[Provided information Boundary: Start]
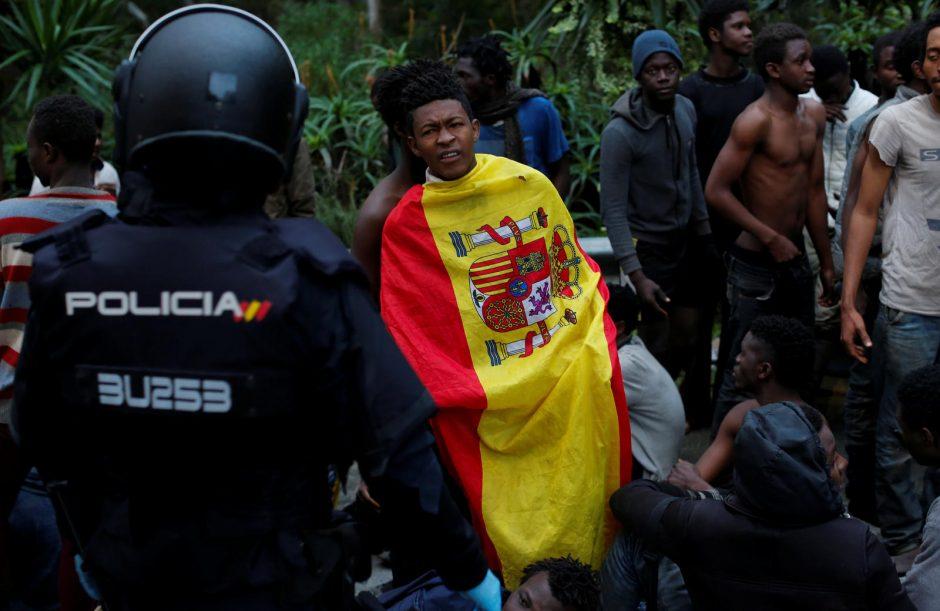 Iš Maroko į Ispaniją įsiveržė šimtai migrantų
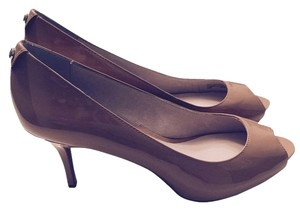 Michael Kors New Heels Tan Nude Pumps
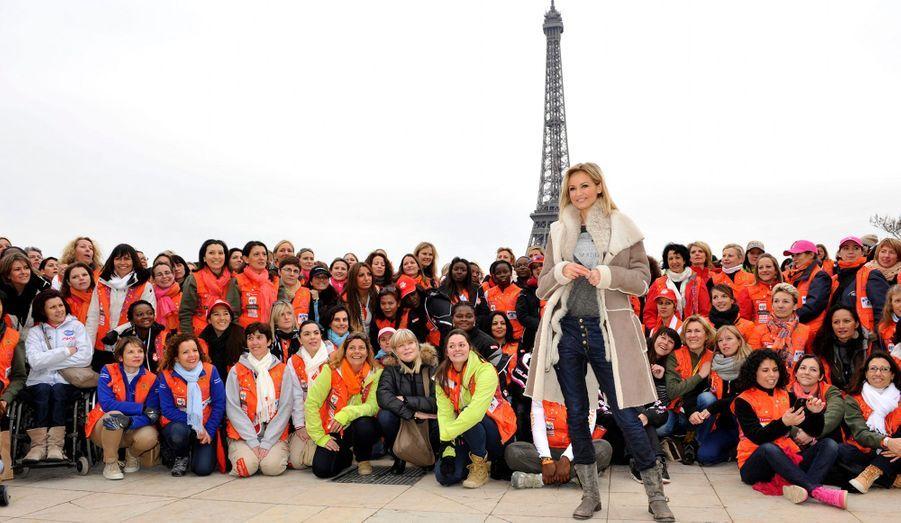 Le coup d'envoi du 23e Rallye Aicha des Gazelles a été donné, samedi au Tocadéro à Paris, en présence de la marraine de l'édition 2013, Adriana Karembeu. L'ambassadrice de la Croix Rouge encouragera par ailleurs sa sœur, Natalia Dingé Sklenarikova qui repart sur le circuit des Gazelles pour la 3e année consécutive, et tiendra une chronique quotidienne sur M6. Au total, 300 participantes de tous horizons, représentant 23 nationalités différentes, participeront à ce célèbre raid automobile féminin, qui se déroulera dans le désert marocain jusqu'au 30 mars. Rappelons que la course est aussi engagée pour le développement durable et se mobilise autour d'un problème de santé publique puisque la Caravane médicale Cœur de Gazelles se rendra dans des régions reculées du sud du Maroc, avec le soutien du gouvernement marocain.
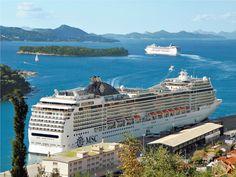 Los barcos #MSCMagnifica y #MSCOpera en el puerto de #Dubrovnik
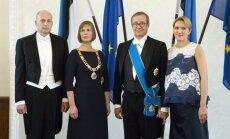 Kersti Kaljulaid su vyru Georgi-Rene Maksimovskiu, Toomas Hendrikas Ilvesas su žmona Ieva Ilves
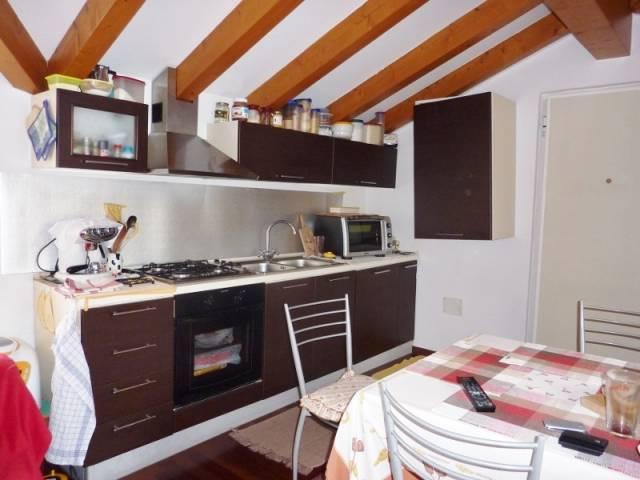 Attico / Mansarda in affitto a Levico Terme, 2 locali, prezzo € 450 | CambioCasa.it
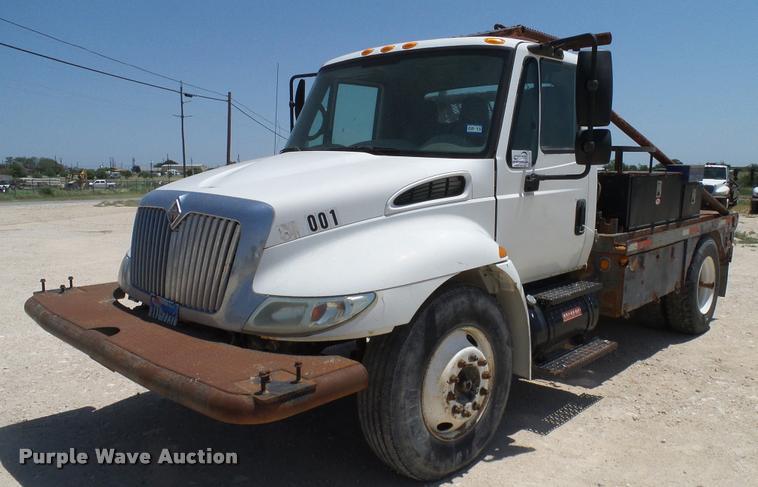 2005 international durastar 4300 flatbed truck item da6785 rh purplewave com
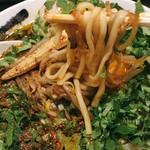 カラシビ味噌らー麺 鬼金棒 - 麺はコシがあってシコシコ。麺自体の味はシンプルで、スープを楽しむための麺。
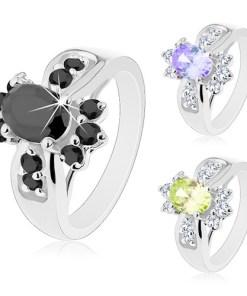 Inel argintiu, zirconiu oval colorat și zirconii rotunde transparente - Marime inel: 50, Culoare: Verde Deschis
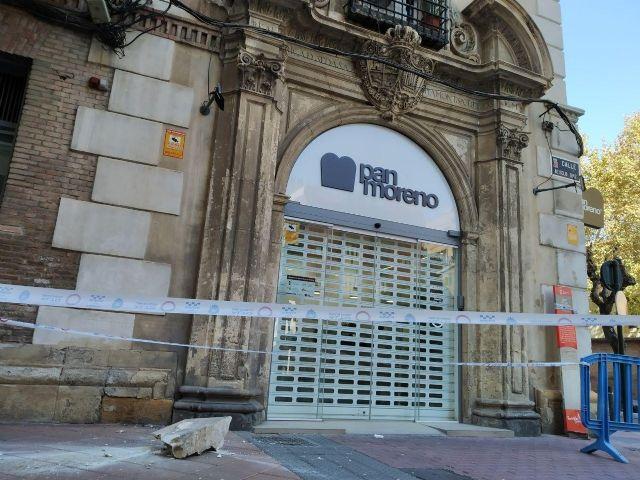 Huermur denuncia la caída de cascotes del edificio de los Nueve Pisos - 3, Foto 3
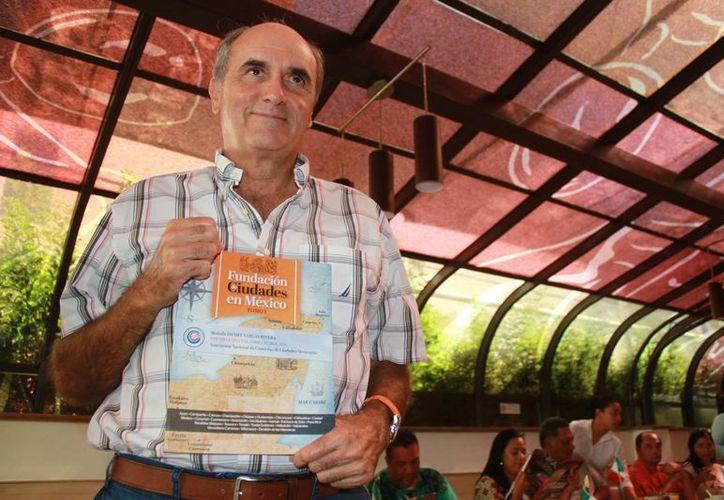 El cronista de la ciudad de Cancún dio a conocer el libro. (Tomás Álvarez/SIPSE)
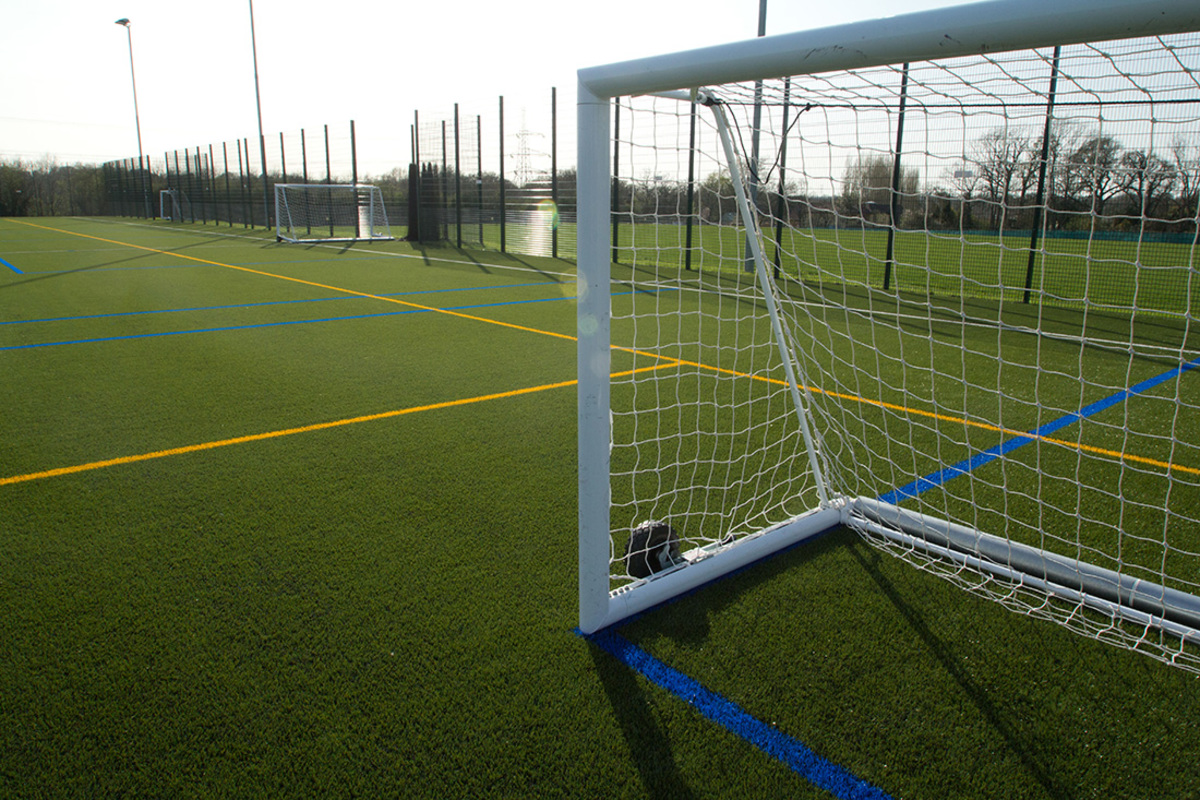 3G Football Pitch (Full Size) - Swanmore Leisure - Hampshire - 4 - SchoolHire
[Provided information Boundary: End]
_Work instructions_. Transcribe every record above exactly, leaving out the pictures.

_Reply to the exercise_.
 Iš Maroko į Ispaniją įsiveržė šimtai migrantų
 Michael Kors New Heels Tan Nude Pumps
 Le coup d'envoi du 23e Rallye Aicha des Gazelles a été donné, samedi au Tocadéro à Paris, en présence de la marraine de l'édition 2013, Adriana Karembeu. L'ambassadrice de la Croix Rouge encouragera par ailleurs sa sœur, Natalia Dingé Sklenarikova qui repart sur le circuit des Gazelles pour la 3e année consécutive, et tiendra une chronique quotidienne sur M6. Au total, 300 participantes de tous horizons, représentant 23 nationalités différentes, participeront à ce célèbre raid automobile féminin, qui se déroulera dans le désert marocain jusqu'au 30 mars. Rappelons que la course est aussi engagée pour le développement durable et se mobilise autour d'un problème de santé publique puisque la Caravane médicale Cœur de Gazelles se rendra dans des régions reculées du sud du Maroc, avec le soutien du gouvernement marocain.
 Los barcos #MSCMagnifica y #MSCOpera en el puerto de #Dubrovnik
 Kersti Kaljulaid su vyru Georgi-Rene Maksimovskiu, Toomas Hendrikas Ilvesas su žmona Ieva Ilves
 Attico / Mansarda in affitto a Levico Terme, 2 locali, prezzo € 450 | CambioCasa.it
 2005 international durastar 4300 flatbed truck item da6785 rh purplewave com
 カラシビ味噌らー麺 鬼金棒 - 麺はコシがあってシコシコ。麺自体の味はシンプルで、スープを楽しむための麺。
 Inel argintiu, zirconiu oval colorat și zirconii rotunde transparente - Marime inel: 50, Culoare: Verde Deschis
 Huermur denuncia la caída de cascotes del edificio de los Nueve Pisos - 3, Foto 3
 El cronista de la ciudad de Cancún dio a conocer el libro. (Tomás Álvarez/SIPSE)
 3G Football Pitch (Full Size) - Swanmore Leisure - Hampshire - 4 - SchoolHire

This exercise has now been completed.